You know the weather is quiet when we're tracking wind farms on the Buffalo Ridge on doppler radar.
That's the image this morning from the NWS radar at Sioux Falls. You can see the bright yellow line extending from northwest to southeast near Tyler, Minnesota.
Buffalo Ridge visible as bright yellow band northeast of Sioux Falls radar site this morning.
The radar returns are likely wind generation towers on the ridge, and or the ridge itself. The reason you can see the ridge today is that atmospheric conditions are right for superrefraction or ducting, a bending of the radar beam to follow the earth's curvature.
The bending beam hits the high terrain fo the Buffalo Ridge and bounces back to the radar site. Note how the showers in Iowa are moving, but the Buffalo Ridge returns do not.
Rotating turbines from wind farms can cause issues with severe storm detection. NWS has an outreach program to wind energy producers to work on the best placing for wind farms relative to doppler radar sites.

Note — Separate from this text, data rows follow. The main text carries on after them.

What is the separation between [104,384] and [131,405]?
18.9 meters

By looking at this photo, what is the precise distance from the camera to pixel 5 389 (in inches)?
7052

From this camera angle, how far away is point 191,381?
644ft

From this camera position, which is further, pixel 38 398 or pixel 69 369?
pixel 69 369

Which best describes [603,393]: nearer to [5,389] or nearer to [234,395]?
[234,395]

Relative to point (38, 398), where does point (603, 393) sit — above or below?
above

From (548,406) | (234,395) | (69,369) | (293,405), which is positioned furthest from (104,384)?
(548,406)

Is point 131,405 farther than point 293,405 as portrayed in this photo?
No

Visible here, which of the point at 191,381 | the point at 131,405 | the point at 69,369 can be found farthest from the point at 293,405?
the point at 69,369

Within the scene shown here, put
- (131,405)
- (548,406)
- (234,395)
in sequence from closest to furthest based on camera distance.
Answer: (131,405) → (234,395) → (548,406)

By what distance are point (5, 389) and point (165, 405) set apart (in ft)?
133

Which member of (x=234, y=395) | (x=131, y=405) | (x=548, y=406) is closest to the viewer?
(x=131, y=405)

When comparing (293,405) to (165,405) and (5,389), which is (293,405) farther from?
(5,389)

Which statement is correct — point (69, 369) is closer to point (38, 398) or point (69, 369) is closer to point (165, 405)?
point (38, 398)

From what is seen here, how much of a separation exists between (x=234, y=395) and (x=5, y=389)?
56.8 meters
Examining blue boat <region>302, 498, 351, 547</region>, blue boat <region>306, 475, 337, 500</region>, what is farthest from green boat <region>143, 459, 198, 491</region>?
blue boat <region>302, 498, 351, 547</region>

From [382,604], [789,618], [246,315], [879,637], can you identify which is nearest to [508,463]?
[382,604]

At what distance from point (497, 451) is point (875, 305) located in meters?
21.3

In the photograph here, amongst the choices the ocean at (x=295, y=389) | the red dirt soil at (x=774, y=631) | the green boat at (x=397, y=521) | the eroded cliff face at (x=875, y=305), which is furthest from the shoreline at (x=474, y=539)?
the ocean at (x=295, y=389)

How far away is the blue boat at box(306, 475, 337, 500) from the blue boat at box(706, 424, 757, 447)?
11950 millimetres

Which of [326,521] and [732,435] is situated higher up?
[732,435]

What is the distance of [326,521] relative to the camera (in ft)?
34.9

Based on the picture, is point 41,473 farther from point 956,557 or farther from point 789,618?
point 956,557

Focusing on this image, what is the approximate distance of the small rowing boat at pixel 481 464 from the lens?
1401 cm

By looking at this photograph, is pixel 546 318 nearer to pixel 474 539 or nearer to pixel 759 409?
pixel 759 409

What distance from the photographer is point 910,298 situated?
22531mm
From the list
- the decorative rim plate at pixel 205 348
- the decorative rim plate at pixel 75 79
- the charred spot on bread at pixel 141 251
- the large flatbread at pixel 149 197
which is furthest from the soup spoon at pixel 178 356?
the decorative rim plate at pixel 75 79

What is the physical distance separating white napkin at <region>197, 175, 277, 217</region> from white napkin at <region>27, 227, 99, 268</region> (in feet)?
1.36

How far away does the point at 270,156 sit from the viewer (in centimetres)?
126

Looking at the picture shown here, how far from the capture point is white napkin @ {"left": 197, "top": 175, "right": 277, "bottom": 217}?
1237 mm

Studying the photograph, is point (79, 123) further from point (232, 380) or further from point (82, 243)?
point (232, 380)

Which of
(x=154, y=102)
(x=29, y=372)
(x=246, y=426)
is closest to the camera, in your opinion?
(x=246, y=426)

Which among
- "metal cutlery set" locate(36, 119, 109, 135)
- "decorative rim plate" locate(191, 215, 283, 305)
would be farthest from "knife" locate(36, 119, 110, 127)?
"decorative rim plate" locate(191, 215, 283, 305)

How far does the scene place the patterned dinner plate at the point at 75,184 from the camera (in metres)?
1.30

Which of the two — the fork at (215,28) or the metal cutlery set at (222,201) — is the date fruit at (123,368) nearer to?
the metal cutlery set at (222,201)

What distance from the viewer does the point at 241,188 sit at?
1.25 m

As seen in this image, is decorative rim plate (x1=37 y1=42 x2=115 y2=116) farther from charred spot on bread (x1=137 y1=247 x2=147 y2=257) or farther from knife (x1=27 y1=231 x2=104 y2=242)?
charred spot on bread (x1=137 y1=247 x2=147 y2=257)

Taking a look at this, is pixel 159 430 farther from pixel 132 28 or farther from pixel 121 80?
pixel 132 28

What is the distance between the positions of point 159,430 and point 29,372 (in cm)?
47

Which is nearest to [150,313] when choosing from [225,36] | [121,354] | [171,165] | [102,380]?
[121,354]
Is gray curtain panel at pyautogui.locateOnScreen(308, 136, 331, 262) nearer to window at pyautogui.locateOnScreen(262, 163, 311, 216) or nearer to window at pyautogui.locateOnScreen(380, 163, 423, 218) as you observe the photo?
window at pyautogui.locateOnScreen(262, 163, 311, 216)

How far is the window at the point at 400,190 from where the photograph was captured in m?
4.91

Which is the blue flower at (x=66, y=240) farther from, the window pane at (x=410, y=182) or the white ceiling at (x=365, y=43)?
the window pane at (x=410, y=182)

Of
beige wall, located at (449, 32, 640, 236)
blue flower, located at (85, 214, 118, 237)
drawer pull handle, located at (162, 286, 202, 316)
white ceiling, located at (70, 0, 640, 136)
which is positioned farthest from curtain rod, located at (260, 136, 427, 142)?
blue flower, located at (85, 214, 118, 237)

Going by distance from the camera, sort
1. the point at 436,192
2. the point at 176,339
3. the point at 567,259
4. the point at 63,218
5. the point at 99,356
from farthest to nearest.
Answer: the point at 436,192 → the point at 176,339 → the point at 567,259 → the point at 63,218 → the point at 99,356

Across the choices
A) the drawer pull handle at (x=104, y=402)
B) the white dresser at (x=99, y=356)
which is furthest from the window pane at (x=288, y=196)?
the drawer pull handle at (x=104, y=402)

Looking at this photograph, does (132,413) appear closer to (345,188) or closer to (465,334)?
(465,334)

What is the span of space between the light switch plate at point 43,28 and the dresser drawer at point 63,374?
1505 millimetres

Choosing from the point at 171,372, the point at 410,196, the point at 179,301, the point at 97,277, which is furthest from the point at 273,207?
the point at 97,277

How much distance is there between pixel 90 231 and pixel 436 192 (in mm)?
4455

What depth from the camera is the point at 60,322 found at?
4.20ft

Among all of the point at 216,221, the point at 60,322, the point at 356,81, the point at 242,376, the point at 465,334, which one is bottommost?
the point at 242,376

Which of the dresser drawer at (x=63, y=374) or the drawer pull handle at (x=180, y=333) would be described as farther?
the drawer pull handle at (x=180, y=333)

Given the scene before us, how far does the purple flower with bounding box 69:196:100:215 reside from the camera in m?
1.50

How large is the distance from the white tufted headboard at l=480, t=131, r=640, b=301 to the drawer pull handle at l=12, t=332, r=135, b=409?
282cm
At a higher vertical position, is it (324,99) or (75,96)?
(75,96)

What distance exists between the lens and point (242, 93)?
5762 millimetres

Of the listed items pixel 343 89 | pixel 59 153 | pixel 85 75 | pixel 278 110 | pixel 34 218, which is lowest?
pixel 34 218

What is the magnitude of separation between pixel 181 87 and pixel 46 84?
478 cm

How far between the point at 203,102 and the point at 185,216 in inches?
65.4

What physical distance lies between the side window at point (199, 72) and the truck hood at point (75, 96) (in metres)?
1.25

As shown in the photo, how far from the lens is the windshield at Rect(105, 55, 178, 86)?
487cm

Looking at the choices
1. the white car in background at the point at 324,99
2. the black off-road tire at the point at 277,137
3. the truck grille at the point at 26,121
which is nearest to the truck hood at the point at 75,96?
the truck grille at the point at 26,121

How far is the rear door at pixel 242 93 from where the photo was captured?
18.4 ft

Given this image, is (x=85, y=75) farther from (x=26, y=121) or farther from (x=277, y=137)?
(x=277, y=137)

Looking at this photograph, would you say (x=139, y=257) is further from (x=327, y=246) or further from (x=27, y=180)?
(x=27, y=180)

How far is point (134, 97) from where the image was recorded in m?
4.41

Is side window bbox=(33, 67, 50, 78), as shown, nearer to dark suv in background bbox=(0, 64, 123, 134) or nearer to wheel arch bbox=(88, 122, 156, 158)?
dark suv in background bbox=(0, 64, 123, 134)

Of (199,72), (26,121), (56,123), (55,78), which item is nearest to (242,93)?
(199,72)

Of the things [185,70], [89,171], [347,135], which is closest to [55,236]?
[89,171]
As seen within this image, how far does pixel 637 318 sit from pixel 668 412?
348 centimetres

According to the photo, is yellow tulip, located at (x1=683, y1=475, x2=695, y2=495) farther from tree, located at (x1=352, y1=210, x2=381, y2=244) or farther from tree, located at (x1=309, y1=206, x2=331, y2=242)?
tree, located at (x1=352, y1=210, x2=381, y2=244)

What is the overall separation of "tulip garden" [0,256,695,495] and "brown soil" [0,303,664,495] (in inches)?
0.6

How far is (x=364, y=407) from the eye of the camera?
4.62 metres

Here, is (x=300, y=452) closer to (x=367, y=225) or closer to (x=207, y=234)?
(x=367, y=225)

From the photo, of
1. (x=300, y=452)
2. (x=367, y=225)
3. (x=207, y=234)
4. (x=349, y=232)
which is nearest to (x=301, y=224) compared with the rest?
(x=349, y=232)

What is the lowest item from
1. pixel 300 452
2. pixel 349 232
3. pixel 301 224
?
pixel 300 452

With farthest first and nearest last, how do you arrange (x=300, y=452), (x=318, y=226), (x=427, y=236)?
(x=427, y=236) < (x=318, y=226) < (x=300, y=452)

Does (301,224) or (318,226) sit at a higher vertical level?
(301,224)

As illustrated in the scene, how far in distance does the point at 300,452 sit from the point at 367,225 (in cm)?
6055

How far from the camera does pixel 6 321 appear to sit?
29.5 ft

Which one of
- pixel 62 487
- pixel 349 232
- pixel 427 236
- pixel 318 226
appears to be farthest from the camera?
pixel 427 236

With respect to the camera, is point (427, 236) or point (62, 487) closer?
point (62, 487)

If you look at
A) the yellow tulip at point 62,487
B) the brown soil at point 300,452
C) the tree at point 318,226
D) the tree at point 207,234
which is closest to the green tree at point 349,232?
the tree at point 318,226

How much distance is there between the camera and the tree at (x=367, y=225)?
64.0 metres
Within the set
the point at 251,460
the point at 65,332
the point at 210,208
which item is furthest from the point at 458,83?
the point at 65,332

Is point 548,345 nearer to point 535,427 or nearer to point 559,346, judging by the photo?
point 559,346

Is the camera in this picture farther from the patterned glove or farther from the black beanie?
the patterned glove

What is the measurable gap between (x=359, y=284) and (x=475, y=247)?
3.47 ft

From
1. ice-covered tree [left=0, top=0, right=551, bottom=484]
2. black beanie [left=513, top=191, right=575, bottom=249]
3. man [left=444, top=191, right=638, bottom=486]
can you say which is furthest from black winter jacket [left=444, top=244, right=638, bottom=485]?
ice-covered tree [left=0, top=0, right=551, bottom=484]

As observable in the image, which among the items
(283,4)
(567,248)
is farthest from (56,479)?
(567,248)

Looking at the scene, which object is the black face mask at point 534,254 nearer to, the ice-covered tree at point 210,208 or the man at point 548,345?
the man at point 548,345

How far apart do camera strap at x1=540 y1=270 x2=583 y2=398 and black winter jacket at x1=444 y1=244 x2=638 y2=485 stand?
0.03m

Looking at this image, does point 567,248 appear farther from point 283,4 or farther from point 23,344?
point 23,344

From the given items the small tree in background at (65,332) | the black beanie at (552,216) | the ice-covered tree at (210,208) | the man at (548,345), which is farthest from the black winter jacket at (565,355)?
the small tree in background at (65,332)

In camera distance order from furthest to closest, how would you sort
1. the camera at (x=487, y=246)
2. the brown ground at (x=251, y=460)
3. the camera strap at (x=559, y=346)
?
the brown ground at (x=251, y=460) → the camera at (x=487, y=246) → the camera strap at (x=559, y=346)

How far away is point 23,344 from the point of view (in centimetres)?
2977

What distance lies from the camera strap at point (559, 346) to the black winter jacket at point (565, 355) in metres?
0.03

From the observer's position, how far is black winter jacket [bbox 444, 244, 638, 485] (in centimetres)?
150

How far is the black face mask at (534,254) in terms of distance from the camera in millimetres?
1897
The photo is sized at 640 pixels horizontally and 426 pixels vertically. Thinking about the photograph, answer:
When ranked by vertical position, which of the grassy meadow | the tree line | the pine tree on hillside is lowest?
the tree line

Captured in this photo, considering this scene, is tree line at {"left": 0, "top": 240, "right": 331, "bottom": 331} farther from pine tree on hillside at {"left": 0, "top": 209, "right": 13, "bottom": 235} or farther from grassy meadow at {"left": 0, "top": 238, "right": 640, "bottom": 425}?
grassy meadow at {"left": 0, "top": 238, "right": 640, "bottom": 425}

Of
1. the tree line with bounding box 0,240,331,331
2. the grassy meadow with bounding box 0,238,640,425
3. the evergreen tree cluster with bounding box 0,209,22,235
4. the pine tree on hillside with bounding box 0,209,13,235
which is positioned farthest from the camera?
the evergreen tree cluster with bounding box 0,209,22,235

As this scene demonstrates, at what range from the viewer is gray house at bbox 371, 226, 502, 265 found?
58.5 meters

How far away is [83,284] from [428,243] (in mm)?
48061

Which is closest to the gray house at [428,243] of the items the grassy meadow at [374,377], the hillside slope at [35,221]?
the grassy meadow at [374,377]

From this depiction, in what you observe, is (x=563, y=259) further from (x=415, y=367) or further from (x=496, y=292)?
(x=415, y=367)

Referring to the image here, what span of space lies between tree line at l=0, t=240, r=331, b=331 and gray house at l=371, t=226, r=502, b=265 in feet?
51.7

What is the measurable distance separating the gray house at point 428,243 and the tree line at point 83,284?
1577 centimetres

So far July temperatures are running 5.2 degrees above average in the metro. The coolest day before today was 83 degrees on Sunday. Every other day has been at least 85 degrees, with a 92 degree high on the 3rd. This marks the 5th consecutive month of above average temperatures in the metro.
It's interesting to note that while it's been warmer than average, we've only recorded 4 days at or above 90 degrees. The yearly average for MSP is about 13 days, so we're running a little below average when it comes to extreme heat.
Warmest days of the year:
The average high in the Twin Cities hits 84 degrees tomorrow, and will stay there until July 27th. This time period marks the warmest average high of the year in the Twin Cities and other Minnesota locations. Climatologically speaking, we are now moving into the warmest two to four weeks of the year in Minnesota.
Cool start Monday:
Monday morning's cooler low temperatures were the coolest in nearly two weeks in Minnesota. The Twin Cities bottomed out at 61, with 40s in several northeast Minnesota locations.
The push of cooler air also features much drier air with comfortable dew points in the 40s and 50s. Enjoy the free air conditioning and the respite form the heat and humidity!
Posted at 2:44 PM on July 12, 2010
by Paul Huttner
Filed under: Summer
This is what many of us we wait for all year in Minnesota. Mid-July. Warm days, stinging sun, bathwater lakes, tropical nights and balmy breezes.
In spite of our the coolest day today so far in July, we are now entering the what is climatologically the warmest two week period of the year in Minnesota. On Tuesday, the average high in the Twin Cities hits 84 degrees, and stays there until July 27th.
That's the warmest average high temperature of the year in the Twin Cities. The average overnight low "tops out" at 64 degrees the next two weeks. It's pretty remarkable to think that we deal with sub-zero readings in winter when a cool breeze the rest of this month seems as far away as possible in Minnesota.
Even though the average high drops slightly to 83 degrees by month's end, the next 4 weeks are really the warmest on average in Minnesota.
Lag of the seasons:
Many people ask me why the warmest weather comes as much as a month after the summer solstice, when sun intensity is highest. It's called the seasonal lag.
The best analogy I can think of is your stove. If you turn the burner on high, it's doesn't heat a pot of water to boiling right away. It takes time for the heat energy to work into the system, and begin to boil the water. Our atmosphere works the same way. The incoming solar energy we received over the past month takes time to heat the system. So even though the sunlight is decreasing ever so slightly this time of year, temperatures continue to rise.